REQUIREMENT
Render the lines of the items, from the line containing "At what distance is point" through the line containing "Answer: 57.7 meters", both included, as a Markdown table with a Row column holding the row number and a Line column holding the line, leaving out blank lines.

PROVIDED INFORMATION
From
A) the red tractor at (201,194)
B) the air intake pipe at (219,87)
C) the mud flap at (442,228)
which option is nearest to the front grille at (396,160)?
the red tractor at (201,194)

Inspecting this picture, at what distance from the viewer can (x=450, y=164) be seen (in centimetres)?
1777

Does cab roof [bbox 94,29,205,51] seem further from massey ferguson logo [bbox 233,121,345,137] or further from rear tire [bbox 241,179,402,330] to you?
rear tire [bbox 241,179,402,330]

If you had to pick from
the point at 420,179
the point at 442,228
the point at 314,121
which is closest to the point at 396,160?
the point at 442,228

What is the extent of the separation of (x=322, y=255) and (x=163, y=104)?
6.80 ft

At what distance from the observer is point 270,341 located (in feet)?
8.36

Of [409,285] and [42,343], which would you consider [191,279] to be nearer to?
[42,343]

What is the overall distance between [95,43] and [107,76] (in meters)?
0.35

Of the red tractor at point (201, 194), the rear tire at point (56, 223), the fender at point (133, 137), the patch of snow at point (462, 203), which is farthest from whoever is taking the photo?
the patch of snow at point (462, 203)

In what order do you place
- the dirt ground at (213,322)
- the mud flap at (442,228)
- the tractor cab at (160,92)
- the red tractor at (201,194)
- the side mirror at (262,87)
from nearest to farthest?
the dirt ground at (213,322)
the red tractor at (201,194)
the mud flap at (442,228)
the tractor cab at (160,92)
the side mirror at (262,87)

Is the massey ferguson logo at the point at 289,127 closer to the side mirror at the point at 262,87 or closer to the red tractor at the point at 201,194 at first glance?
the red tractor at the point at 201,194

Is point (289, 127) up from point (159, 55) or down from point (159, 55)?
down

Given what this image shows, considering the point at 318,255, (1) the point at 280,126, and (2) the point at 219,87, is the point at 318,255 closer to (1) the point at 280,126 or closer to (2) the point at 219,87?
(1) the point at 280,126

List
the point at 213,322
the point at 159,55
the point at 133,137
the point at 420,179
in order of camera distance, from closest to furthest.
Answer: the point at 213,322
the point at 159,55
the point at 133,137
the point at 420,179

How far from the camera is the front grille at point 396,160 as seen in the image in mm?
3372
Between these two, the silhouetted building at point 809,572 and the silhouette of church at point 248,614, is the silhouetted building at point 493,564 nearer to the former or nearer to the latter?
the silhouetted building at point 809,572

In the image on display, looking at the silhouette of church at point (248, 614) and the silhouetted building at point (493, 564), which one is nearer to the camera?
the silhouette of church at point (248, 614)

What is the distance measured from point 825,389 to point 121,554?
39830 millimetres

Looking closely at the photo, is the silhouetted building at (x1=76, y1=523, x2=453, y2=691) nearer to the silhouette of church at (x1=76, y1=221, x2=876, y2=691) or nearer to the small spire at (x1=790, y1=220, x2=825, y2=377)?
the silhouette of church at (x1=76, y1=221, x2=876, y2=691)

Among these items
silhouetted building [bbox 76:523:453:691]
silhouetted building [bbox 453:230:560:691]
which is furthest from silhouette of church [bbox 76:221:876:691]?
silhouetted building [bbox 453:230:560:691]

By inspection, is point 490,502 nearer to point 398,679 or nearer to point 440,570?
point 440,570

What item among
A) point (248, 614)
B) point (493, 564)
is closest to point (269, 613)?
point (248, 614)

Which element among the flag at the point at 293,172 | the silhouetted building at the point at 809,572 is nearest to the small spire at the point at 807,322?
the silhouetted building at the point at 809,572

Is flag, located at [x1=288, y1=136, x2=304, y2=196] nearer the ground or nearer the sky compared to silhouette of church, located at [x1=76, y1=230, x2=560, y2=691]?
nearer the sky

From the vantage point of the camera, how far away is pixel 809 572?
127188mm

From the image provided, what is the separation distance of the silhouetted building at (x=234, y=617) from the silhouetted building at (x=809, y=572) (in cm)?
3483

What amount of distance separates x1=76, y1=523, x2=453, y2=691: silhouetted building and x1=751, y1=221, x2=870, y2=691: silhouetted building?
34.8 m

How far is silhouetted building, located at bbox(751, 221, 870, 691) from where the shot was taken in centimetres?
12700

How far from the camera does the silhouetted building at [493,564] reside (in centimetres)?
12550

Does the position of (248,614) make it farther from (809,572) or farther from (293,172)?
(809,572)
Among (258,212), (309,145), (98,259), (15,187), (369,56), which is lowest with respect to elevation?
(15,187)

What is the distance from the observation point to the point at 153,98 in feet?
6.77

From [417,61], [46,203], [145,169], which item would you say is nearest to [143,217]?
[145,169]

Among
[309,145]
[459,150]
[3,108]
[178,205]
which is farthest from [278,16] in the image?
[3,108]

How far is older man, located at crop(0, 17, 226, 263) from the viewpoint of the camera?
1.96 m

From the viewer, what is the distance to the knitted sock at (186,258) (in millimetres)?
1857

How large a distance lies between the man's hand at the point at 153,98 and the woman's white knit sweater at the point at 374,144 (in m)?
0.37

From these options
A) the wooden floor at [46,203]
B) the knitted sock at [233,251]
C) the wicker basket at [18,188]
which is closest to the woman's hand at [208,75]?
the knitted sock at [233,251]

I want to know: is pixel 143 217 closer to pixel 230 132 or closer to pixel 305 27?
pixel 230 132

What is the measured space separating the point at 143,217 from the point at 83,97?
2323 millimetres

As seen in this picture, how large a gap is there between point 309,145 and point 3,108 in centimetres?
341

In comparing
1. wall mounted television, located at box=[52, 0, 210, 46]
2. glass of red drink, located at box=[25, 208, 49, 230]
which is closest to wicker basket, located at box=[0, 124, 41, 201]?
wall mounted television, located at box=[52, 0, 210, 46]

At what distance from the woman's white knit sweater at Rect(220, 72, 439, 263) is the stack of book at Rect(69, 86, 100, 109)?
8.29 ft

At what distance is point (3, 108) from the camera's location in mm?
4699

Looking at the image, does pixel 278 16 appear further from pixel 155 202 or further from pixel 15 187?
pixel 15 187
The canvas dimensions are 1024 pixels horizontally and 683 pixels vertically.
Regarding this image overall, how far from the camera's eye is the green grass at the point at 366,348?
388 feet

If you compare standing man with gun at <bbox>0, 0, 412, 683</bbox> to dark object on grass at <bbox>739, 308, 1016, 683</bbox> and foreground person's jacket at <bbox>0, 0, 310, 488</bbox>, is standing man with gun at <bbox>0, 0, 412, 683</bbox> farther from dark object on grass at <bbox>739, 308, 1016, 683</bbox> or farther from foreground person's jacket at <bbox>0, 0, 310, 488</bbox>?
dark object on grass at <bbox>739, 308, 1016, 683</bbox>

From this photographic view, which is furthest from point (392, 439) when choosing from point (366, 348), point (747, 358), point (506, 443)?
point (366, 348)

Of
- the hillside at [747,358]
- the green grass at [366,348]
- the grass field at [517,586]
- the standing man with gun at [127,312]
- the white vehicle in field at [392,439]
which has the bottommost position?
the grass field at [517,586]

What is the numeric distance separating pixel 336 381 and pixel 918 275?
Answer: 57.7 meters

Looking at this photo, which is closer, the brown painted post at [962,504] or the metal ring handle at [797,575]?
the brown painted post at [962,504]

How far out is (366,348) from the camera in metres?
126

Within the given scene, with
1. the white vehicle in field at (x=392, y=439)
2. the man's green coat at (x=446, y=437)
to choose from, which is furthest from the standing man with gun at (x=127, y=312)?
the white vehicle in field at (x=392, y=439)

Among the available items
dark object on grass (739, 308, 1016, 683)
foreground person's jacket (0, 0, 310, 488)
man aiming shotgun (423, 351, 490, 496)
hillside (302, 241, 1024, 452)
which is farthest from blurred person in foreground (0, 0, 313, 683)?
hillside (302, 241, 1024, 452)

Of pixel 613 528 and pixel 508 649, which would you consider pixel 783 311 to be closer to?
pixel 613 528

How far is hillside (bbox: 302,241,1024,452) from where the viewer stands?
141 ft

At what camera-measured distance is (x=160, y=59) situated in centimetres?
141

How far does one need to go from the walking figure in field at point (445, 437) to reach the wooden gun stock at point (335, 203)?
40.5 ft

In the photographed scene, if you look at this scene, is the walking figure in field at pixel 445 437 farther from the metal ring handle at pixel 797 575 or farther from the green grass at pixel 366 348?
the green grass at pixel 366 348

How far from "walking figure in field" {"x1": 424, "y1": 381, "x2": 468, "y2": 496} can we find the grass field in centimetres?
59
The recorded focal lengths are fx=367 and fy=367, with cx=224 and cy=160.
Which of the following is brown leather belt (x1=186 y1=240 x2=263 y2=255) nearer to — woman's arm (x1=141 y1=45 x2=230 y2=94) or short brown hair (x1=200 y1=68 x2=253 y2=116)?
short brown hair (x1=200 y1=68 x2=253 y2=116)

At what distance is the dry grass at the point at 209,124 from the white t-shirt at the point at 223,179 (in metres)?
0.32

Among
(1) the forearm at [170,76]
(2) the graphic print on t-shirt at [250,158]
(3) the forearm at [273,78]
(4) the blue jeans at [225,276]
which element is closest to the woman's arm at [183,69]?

SOLUTION BELOW
| Row | Line |
|---|---|
| 1 | At what distance is point (3, 108) from the camera's location in mm? |
| 2 | 4699 |
| 3 | Looking at the image, does pixel 278 16 appear further from pixel 155 202 or further from pixel 15 187? |
| 4 | pixel 15 187 |
| 5 | The canvas dimensions are 1024 pixels horizontally and 683 pixels vertically. |
| 6 | Regarding this image overall, how far from the camera's eye is the green grass at the point at 366,348? |
| 7 | 388 feet |
| 8 | If you compare standing man with gun at <bbox>0, 0, 412, 683</bbox> to dark object on grass at <bbox>739, 308, 1016, 683</bbox> and foreground person's jacket at <bbox>0, 0, 310, 488</bbox>, is standing man with gun at <bbox>0, 0, 412, 683</bbox> farther from dark object on grass at <bbox>739, 308, 1016, 683</bbox> or farther from foreground person's jacket at <bbox>0, 0, 310, 488</bbox>? |
| 9 | dark object on grass at <bbox>739, 308, 1016, 683</bbox> |
| 10 | From this photographic view, which is furthest from point (392, 439) when choosing from point (366, 348), point (747, 358), point (506, 443)? |
| 11 | point (366, 348) |
| 12 | Of |
| 13 | - the hillside at [747,358] |
| 14 | - the green grass at [366,348] |
| 15 | - the grass field at [517,586] |
| 16 | - the standing man with gun at [127,312] |
| 17 | - the white vehicle in field at [392,439] |
| 18 | which has the bottommost position? |
| 19 | the grass field at [517,586] |
| 20 | What is the numeric distance separating pixel 336 381 and pixel 918 275? |
| 21 | Answer: 57.7 meters |